At temperature $$T$$, compound $$AB_{2(g)}$$ dissociates as $$AB_{2} \rightleftharpoons AB_{(g)}+\frac{1}{2}B_{2(g)}$$ having degree of dissociation $$x$$ (small compared to unity). The correct expression for $$x$$ in terms of $$K_{p}$$ and p is

For $$AB_2 \rightleftharpoons AB + \frac{1}{2}B_2$$ with small degree of dissociation $$x$$:

Starting with 1 mole at pressure $$p$$, at equilibrium: $$AB_2$$: $$1-x$$, $$AB$$: $$x$$, $$B_2$$: $$x/2$$.

Total moles $$\approx 1$$ (since $$x \ll 1$$).
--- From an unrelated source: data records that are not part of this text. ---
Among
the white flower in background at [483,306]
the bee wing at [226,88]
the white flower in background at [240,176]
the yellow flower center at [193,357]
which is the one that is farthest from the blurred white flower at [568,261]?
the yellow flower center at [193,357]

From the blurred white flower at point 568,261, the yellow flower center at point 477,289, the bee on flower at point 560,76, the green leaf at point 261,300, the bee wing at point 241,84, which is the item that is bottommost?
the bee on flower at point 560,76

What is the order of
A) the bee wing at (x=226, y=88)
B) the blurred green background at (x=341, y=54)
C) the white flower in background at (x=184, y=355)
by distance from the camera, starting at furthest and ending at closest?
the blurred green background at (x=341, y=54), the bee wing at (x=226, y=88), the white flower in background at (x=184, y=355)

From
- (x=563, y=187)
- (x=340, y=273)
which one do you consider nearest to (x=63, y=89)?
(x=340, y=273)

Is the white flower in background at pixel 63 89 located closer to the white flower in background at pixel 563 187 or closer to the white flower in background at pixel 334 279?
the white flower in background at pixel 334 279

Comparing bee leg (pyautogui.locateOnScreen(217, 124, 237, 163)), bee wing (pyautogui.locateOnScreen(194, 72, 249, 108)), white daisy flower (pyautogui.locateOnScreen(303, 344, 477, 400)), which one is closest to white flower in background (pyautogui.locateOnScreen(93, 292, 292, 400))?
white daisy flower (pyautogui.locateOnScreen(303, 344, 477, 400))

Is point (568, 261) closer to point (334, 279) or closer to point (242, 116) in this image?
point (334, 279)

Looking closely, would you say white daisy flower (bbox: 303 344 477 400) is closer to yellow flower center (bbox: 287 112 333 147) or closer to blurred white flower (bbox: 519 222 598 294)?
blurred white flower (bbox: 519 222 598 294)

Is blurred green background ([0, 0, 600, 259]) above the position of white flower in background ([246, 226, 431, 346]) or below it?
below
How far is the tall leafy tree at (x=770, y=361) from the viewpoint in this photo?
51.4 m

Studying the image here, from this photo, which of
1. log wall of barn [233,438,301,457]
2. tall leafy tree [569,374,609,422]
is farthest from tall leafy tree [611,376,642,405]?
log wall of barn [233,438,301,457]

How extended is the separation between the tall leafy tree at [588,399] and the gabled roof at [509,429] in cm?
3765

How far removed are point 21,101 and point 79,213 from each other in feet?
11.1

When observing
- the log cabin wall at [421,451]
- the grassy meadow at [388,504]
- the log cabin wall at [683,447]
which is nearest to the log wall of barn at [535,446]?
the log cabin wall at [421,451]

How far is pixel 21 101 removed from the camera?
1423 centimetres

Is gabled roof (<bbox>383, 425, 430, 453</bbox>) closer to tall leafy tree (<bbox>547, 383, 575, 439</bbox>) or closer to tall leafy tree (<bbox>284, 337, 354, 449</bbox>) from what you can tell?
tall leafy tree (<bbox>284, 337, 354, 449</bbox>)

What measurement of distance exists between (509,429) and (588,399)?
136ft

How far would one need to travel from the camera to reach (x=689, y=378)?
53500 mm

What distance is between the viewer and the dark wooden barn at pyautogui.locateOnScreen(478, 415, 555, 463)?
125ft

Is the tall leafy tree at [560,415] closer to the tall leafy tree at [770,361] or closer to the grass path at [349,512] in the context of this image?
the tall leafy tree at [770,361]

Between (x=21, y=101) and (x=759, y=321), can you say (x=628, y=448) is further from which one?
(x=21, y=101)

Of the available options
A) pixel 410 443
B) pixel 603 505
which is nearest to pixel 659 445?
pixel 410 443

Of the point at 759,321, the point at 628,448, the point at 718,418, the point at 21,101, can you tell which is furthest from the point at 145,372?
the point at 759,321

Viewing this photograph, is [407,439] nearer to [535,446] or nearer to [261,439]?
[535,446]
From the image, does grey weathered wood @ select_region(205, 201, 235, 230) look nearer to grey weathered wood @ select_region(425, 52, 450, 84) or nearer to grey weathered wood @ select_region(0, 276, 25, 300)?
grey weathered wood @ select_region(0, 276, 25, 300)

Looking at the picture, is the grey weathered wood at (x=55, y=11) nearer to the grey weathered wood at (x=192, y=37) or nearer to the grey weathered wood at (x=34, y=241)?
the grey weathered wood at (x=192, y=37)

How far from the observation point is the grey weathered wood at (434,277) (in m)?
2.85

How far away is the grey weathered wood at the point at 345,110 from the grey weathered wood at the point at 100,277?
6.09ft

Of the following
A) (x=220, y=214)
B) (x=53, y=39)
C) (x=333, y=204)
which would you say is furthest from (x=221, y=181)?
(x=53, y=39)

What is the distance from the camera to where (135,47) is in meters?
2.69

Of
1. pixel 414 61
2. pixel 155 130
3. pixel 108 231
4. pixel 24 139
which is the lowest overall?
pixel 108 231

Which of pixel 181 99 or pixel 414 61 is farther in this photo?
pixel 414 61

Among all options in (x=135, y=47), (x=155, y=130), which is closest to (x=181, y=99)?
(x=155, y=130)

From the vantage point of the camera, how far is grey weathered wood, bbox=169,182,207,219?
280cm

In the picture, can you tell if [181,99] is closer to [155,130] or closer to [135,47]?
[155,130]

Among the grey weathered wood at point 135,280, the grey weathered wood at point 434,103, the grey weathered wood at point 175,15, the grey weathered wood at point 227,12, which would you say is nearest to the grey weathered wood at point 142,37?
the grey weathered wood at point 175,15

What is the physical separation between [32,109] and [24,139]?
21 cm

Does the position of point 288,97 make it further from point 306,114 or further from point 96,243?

Partial pressures: $$p_{AB} \approx xp$$, $$p_{B_2} \approx xp/2$$, $$p_{AB_2} \approx p$$.

$$K_p = \frac{p_{AB} \cdot p_{B_2}^{1/2}}{p_{AB_2}} \approx \frac{xp \cdot (xp/2)^{1/2}}{p} = \frac{x^{3/2} \sqrt{p}}{\sqrt{2}}$$

Squaring: $$K_p^2 = \frac{x^3 p}{2}$$, so $$x^3 = \frac{2K_p^2}{p}$$.

$$x = \left(\frac{2K_p^2}{p}\right)^{1/3} = \sqrt[3]{\frac{2K_p^2}{p}}$$

The correct answer is Option 3.